# Shotgun: Inertia or gas operated



## RAB (May 28, 2004)

Just looking for some input on these different guns from inertia to gas operated. Looking at the Beneli,Berretta, and browning guns. All or awesome guns but they are $$$$ 8)


----------



## RAB (May 28, 2004)

I have been hearing that inertia kicks harder than gas operated. Any input is appreciated. 8)


----------



## Kelly (Mar 5, 2003)

Got to grit your teeth a little on the inertia models. I've had both SBE and Browning Gold. For skeet I like the inertia and the weight. For shooting 3.5 mag at geese, I like the gas of my Browning. Neither has had problems either. Also, Stoeger and Franchi use Benelli's inertia recoil system, owned by Beretta, and are half the price of the Benelli's. The Stoeger M2000 is almost identical to the Benelli M1 Super 90. The Franchi is similar to the SBE with out the rubber thingys.


----------



## Dave Tackes (Mar 3, 2004)

I have to agree with Kelly, with the exception that my SBEII doesn't kick like my older SBE did.

Are you using the gun for hunting, or clays? 

For hunting purposes I believe inertia is really nice. They are simple and tough creatures that rarely, if ever, jam, gum up etc. I have witnessed inertia guns accidently going fully into the water on the river, and the guy field dried it in the boat, and it performed flawless for the morning hunt.

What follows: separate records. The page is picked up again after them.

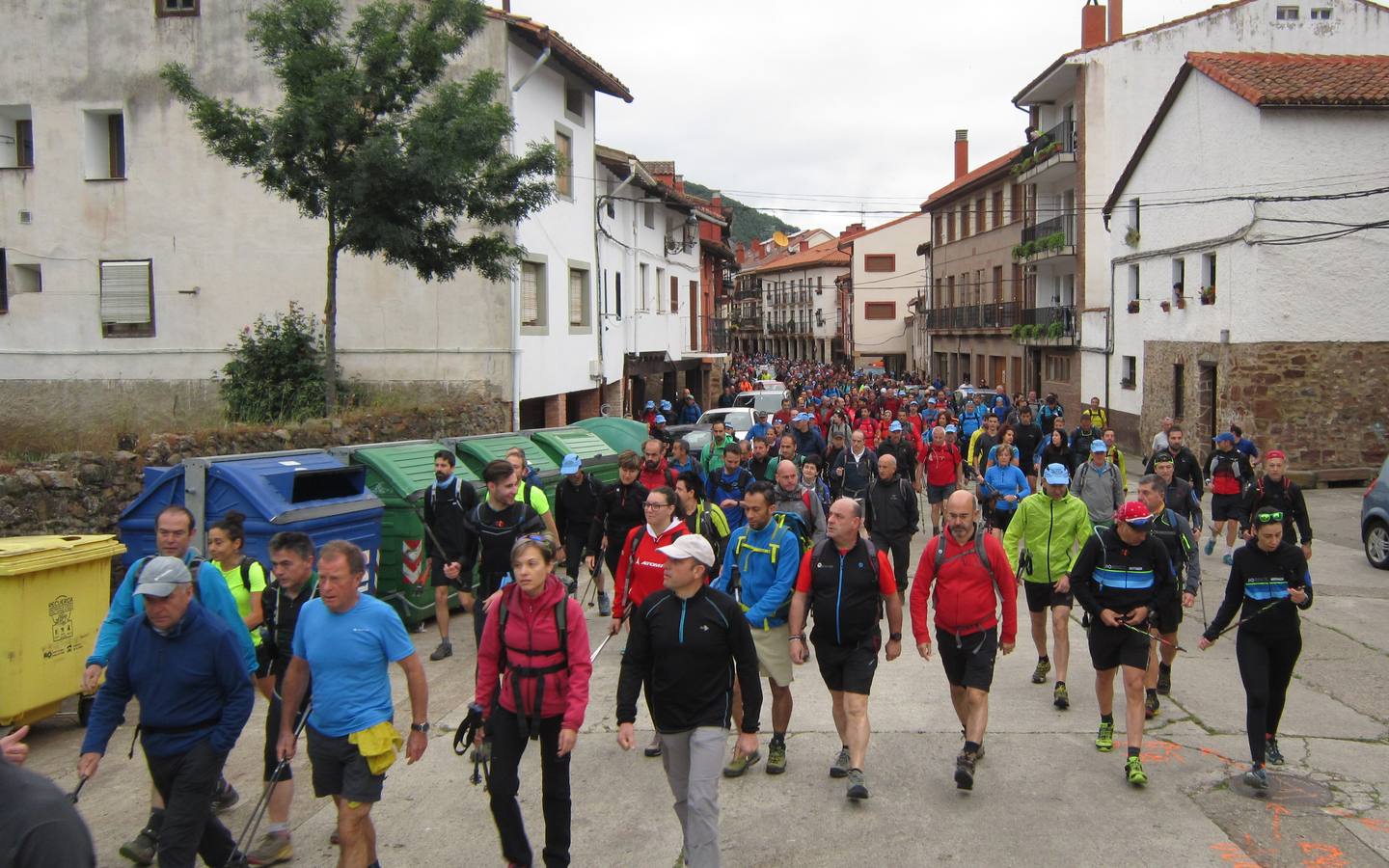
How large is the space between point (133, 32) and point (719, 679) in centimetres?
1899

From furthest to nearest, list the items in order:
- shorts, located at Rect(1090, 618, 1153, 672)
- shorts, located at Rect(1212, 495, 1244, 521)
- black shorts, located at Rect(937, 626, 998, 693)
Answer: shorts, located at Rect(1212, 495, 1244, 521), shorts, located at Rect(1090, 618, 1153, 672), black shorts, located at Rect(937, 626, 998, 693)

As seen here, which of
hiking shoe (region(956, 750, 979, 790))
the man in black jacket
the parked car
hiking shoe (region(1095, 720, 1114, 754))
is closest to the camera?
hiking shoe (region(956, 750, 979, 790))

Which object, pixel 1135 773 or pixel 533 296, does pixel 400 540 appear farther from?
pixel 533 296

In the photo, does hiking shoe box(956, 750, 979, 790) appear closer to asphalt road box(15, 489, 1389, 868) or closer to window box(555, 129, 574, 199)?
asphalt road box(15, 489, 1389, 868)

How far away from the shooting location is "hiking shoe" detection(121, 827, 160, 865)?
17.0 feet

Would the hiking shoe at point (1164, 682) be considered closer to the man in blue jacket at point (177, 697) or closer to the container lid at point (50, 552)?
the man in blue jacket at point (177, 697)

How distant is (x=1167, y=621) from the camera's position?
6434 millimetres

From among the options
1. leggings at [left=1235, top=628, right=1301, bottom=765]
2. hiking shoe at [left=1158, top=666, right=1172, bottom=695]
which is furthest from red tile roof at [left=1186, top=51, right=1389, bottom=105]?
leggings at [left=1235, top=628, right=1301, bottom=765]

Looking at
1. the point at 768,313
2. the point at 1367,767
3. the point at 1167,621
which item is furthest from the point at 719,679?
the point at 768,313

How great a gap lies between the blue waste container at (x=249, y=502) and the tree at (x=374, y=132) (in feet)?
19.5

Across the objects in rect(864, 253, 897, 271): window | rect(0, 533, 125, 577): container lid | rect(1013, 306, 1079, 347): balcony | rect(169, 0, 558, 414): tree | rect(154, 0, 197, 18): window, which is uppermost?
rect(864, 253, 897, 271): window

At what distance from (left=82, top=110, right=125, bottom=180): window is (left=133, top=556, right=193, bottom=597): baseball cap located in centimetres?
1766

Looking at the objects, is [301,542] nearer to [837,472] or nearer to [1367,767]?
[1367,767]

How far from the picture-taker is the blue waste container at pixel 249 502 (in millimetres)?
8484
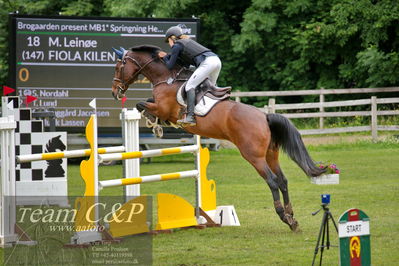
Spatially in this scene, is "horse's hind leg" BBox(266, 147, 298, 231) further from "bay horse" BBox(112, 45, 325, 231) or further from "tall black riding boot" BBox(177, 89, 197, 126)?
"tall black riding boot" BBox(177, 89, 197, 126)

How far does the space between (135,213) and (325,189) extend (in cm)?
470

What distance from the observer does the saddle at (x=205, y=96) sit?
9.89 metres

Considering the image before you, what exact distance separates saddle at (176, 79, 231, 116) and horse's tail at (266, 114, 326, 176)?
0.59 metres

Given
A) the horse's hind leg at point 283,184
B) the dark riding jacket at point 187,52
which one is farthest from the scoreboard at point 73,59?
the horse's hind leg at point 283,184

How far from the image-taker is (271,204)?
12.1 m

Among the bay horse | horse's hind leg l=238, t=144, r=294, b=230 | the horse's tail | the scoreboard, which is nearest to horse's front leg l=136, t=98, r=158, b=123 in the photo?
the bay horse

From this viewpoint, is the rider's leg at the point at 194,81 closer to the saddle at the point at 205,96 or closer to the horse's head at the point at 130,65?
the saddle at the point at 205,96

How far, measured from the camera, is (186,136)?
744 inches

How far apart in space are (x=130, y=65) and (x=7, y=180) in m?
2.45

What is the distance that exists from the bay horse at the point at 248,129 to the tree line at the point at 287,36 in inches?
571

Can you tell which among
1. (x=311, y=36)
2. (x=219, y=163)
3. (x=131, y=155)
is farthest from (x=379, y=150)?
(x=131, y=155)

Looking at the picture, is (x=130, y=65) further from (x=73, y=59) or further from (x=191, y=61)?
(x=73, y=59)

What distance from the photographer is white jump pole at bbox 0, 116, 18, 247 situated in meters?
8.72

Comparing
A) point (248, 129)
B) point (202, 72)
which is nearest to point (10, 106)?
point (202, 72)
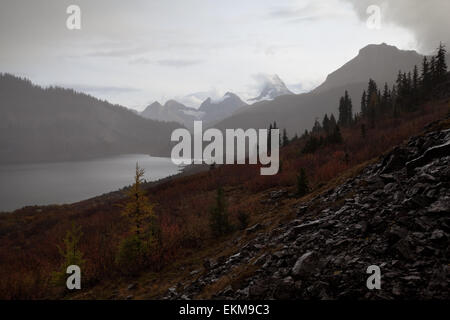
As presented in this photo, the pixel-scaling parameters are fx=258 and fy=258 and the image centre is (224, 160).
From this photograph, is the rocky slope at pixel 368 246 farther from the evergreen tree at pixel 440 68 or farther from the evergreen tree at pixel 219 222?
the evergreen tree at pixel 440 68

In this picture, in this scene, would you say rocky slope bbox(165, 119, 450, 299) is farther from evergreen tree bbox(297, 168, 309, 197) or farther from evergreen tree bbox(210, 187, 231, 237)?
evergreen tree bbox(297, 168, 309, 197)

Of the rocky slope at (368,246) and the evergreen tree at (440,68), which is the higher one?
the evergreen tree at (440,68)

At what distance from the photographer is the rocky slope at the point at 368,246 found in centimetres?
627

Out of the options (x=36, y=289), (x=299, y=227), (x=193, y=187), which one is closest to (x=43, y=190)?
(x=193, y=187)

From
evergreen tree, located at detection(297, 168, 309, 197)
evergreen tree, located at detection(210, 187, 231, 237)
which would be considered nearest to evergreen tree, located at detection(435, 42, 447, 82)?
evergreen tree, located at detection(297, 168, 309, 197)

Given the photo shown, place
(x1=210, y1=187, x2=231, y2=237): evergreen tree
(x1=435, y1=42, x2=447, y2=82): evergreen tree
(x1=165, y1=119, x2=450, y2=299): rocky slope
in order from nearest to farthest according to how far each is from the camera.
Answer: (x1=165, y1=119, x2=450, y2=299): rocky slope
(x1=210, y1=187, x2=231, y2=237): evergreen tree
(x1=435, y1=42, x2=447, y2=82): evergreen tree

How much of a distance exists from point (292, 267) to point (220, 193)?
10.4 metres

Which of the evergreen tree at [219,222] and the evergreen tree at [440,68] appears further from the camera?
the evergreen tree at [440,68]

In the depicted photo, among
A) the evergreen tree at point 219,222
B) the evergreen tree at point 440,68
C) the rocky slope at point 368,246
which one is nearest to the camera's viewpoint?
the rocky slope at point 368,246

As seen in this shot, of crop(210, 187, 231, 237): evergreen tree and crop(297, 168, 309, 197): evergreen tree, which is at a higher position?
crop(297, 168, 309, 197): evergreen tree

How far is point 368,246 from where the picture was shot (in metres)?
7.71

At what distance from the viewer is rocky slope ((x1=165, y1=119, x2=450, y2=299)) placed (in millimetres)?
6266

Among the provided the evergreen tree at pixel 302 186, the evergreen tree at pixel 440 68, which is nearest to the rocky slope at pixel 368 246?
the evergreen tree at pixel 302 186

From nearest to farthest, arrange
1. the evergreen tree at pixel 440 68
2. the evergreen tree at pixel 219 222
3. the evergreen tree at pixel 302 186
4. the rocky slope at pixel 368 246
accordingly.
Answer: the rocky slope at pixel 368 246, the evergreen tree at pixel 219 222, the evergreen tree at pixel 302 186, the evergreen tree at pixel 440 68
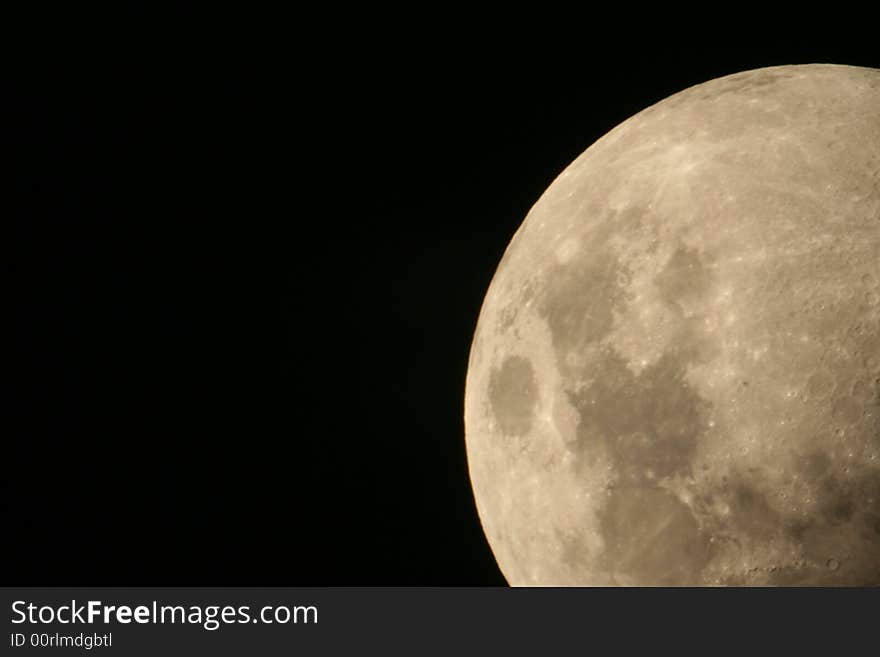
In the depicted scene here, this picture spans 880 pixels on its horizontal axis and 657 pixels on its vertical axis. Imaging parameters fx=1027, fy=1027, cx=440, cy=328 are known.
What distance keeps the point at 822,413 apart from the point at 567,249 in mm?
1269

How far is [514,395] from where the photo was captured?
14.4ft

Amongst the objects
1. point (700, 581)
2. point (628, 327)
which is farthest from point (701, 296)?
point (700, 581)

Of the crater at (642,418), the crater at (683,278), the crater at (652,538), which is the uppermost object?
the crater at (683,278)

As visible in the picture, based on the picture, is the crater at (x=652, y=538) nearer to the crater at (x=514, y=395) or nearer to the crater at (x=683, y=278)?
the crater at (x=514, y=395)

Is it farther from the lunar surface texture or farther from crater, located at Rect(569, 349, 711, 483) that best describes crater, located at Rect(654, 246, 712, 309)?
crater, located at Rect(569, 349, 711, 483)

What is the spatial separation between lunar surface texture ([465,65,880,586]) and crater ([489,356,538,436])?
0.01m

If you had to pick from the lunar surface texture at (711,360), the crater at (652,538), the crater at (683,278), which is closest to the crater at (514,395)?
the lunar surface texture at (711,360)

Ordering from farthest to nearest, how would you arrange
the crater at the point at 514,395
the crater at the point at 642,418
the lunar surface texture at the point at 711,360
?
the crater at the point at 514,395 → the crater at the point at 642,418 → the lunar surface texture at the point at 711,360

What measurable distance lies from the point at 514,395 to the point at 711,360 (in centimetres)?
95

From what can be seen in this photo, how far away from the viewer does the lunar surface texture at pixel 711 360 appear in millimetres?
3621

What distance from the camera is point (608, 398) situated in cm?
393

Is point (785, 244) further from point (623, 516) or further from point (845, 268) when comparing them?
point (623, 516)

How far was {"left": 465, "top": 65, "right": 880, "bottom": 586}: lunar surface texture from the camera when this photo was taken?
3.62 meters

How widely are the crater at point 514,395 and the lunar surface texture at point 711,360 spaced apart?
0.03ft
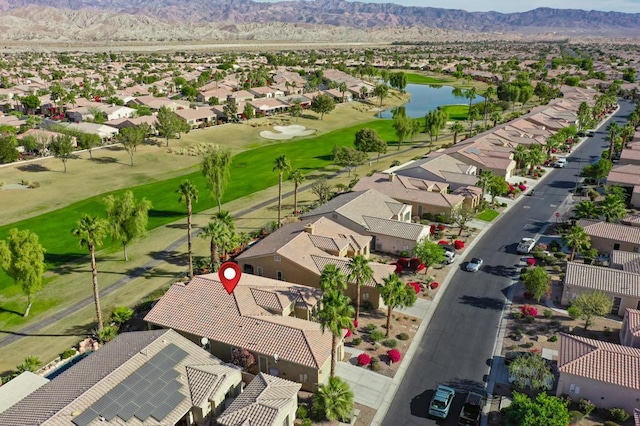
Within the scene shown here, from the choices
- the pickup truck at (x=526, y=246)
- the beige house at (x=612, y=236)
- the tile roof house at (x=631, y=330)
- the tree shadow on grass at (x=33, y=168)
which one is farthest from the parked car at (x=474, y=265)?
the tree shadow on grass at (x=33, y=168)

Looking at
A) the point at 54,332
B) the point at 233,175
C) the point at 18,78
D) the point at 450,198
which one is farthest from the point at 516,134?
the point at 18,78

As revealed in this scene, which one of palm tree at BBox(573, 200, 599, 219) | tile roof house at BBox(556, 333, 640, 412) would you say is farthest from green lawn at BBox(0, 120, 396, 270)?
tile roof house at BBox(556, 333, 640, 412)

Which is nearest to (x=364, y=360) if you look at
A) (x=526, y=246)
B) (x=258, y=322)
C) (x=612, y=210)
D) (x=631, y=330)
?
(x=258, y=322)

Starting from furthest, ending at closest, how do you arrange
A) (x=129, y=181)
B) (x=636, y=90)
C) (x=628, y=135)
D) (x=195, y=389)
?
(x=636, y=90), (x=628, y=135), (x=129, y=181), (x=195, y=389)

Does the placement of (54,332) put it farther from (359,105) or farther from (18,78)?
(18,78)

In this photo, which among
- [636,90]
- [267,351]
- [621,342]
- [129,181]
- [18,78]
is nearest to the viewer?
[267,351]

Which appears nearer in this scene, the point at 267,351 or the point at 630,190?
the point at 267,351

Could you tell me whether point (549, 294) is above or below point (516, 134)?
below

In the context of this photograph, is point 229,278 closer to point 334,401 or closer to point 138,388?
point 138,388
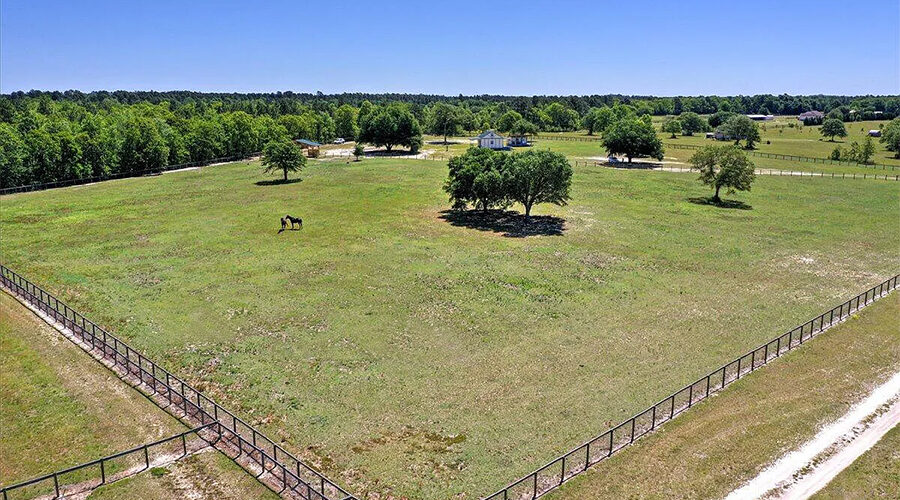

As for the added recoil, I believe that during the excitement of the birds coming in, the actual felt recoil is minimal at that time due to the excitement of the situation. 

My O/U's kick as much as my SBEII's when shooting trap loads. My oldest boy (16yo) loves to use his SBEII for trap, because he likes the weight and balance. So far, light trap loads have not been a problem with the gun.

Now before all the gas operated guys blast my reply - I own quite a few gas guns too, I just hate cleaning them all the time. But boy are they smooth, they are unbeatable for sporting clays and 200 round days.

If you are shooting the gun regularly for clays and hunting, go with a quality brand. If it is a couple times a year duck hunt - save the cash and buy a good lower priced model, and remember an O/U is the best all around shotgun to own - safe, simple, easy to clean, and adaptable.

My .02


----------



## lablover (Dec 17, 2003)

I use a Benelli SBE (original) for geese. I have no problem with recoil with 3.5" Hevi-Shot or steel. I'm 5'10" and 190.
I shoot skeet & sporting clays with it also and don't have a problem there either.
I know a few folks that have had jamming problems with the Browning.


----------



## DKR (May 9, 2003)

There really is not a lot of difference in the recoil of the two guns, the inertia does kick a little harder but it is easier to take care and requires a little less maintenance. The main thing is how the different guns fit you best. Each of the ones you listed has a different fit & feeling when you shoulder the gun. Spend the time at the shop getting the right one for you. Make sure you spend the time getting the one for you a little difference in recoil in the end really won?t matter. 

Been there done that regards,


----------



## RAB (May 28, 2004)

Thanks for all the input. 8)


----------